Mr., Mrs., Miss, & Ms.
miss /mis/ n.
used in front of the family name of a woman who is not married to speak to her politely, to write to her, or to talk about her
Ex1. Miss Smith
Ms. / mɪz /
used in front of the full or family name of a woman who does not want to be called “Mrs.” or “Miss,” or when you do not know whether she is married or not :
Ex1. Ms. Ramirez called this morning.
Mrs. / ˈmɪsɪz /
used in front of the family name of a married woman in order to speak to her politely, to write to her, or to talk about her :
Ex1. Mrs. Monahan is secretary to the Chairman.
Ex2. Dear Mrs. Wright,…
Mr. / ˈmɪstar /
used in front of the full or family name of a man to speak to him politely, to write to him, or to talk about him :
Ex1. Mr. John Smith
- Mr., Mrs., Miss, and Ms. are used with family names or people’s full names:
Hello, Mr. Gray. | Mrs. Betty Schwarz, 610 Murdock Rd.
- Do not use Mr., Mrs., Miss, or Ms. with a first name alone, or with someone’s job.
For example, do not say Please, Miss teacher or Good morning, Mr. Jerry.

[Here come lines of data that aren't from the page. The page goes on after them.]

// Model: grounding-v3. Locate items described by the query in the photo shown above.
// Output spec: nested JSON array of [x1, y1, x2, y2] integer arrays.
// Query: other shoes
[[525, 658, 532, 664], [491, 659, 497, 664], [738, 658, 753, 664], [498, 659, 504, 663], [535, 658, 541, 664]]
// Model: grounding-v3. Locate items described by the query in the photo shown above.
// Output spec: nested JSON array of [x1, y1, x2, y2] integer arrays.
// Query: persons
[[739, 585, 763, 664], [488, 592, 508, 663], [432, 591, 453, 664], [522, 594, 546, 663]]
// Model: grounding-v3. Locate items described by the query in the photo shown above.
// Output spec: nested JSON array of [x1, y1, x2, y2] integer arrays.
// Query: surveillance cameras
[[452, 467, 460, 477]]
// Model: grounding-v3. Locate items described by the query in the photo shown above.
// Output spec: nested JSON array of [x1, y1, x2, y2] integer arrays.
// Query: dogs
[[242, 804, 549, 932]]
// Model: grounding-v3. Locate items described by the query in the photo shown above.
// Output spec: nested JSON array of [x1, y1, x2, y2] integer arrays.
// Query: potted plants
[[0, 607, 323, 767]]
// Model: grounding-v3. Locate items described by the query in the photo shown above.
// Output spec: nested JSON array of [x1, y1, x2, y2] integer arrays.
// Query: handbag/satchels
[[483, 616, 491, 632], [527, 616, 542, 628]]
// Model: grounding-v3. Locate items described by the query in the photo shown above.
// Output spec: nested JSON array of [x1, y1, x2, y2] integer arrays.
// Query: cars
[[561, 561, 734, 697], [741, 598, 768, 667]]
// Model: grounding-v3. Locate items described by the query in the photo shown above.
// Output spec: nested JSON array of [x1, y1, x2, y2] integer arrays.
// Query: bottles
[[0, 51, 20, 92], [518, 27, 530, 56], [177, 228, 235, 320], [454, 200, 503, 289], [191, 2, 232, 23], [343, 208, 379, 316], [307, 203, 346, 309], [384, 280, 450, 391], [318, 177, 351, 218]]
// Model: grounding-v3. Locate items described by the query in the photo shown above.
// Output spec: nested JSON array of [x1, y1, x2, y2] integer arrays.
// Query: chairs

- When you are talking or writing to someone directly, you do not usually use their full name.
For example, say Hello, Mr. Smith not Hello, Mr. Alan Smith.
- If you do not know the name of the person you are writing to, address the letter Dear Sir or Dear Madam, not Dear Mr. or Dear Mrs. Many women, especially younger women, prefer to be addressed as Ms. rather than Miss or Mrs., because Ms. does not draw attention to whether or not the woman is married.